Photo by Denis Sinyakov

Since their formation in Moscow in 2011, Pussy Riot have stormed an Orthodox cathedral, performed insurgent punk music at the Sochi Olympics, created a short film invoking Vladmir Putin’s death, and produced a catalogue of protest music and videos, ranging in genre, against topics spanning from Trump’s presidency to Russian state propaganda. Continuing to fight Putin’s dictatorship and patriarchal authoritarianism abroad, the feminist protest and performance art collective has become known for their use of guerilla activist tactics. What began as a rag-tag team of a dozen-or-so dissidents has grown into a worldwide movement, with supporters around the globe donning the group’s signature neon balaclavas in solidarity. 

For the first time, Pussy Riot’s oeuvre has been assembled into a retrospective, Velvet Terrorism: Pussy Riot’s Russia. The exhibition, which has already been shown in Montreal, will grace North Vancouver’s Polygon Gallery this spring. Collected and presented by founding member Maria Alyokhina, it surveys the past 13 years of the collective’s revolutionary actions and subsequent institutional responses, including Alyokhina’s two-year prison sentence for “organised hooliganism” and her more recent house arrest, contextualised with the piecemeal path that’s led to Russia’s invasion of Ukraine.  
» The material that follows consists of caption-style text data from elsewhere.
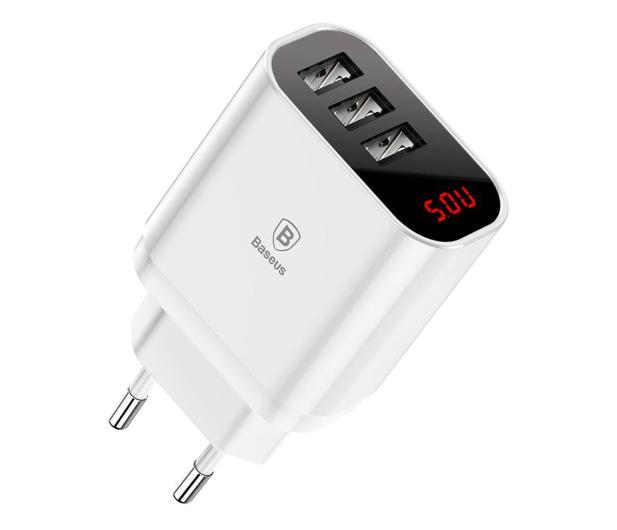 Baseus Ładowarka sieciowa 3x USB, 2.4A (biały) - 509254 - zdjęcie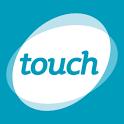 touch Lebanon icon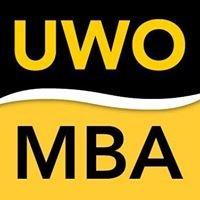 UW Oshkosh MBA Program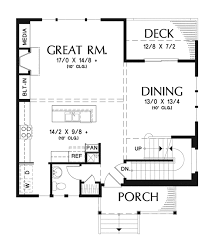 floor plan for a 940 sq ft ranch style home craftsman style house plan 4 beds 3 5 baths 2202 sq ft plan 48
Alyokhina, who was working on her second novel when she caught up with us from Reykjavik, also composed the exhibition’s accompanying text, while co-curator Ragnar Kjartansson brings the chronology to life with illustrations. Kjartansson first urged Alyokhina to showcase Pussy Riot’s public disruptions in this form when she shared her archive with him in 2021. Though many of their performance pieces achieved viral success, most never reached a global audience. Hindered by Russia’s apparatus of suppression, misinformation, and surveillance, it felt imperative to present their work as widely as possible. 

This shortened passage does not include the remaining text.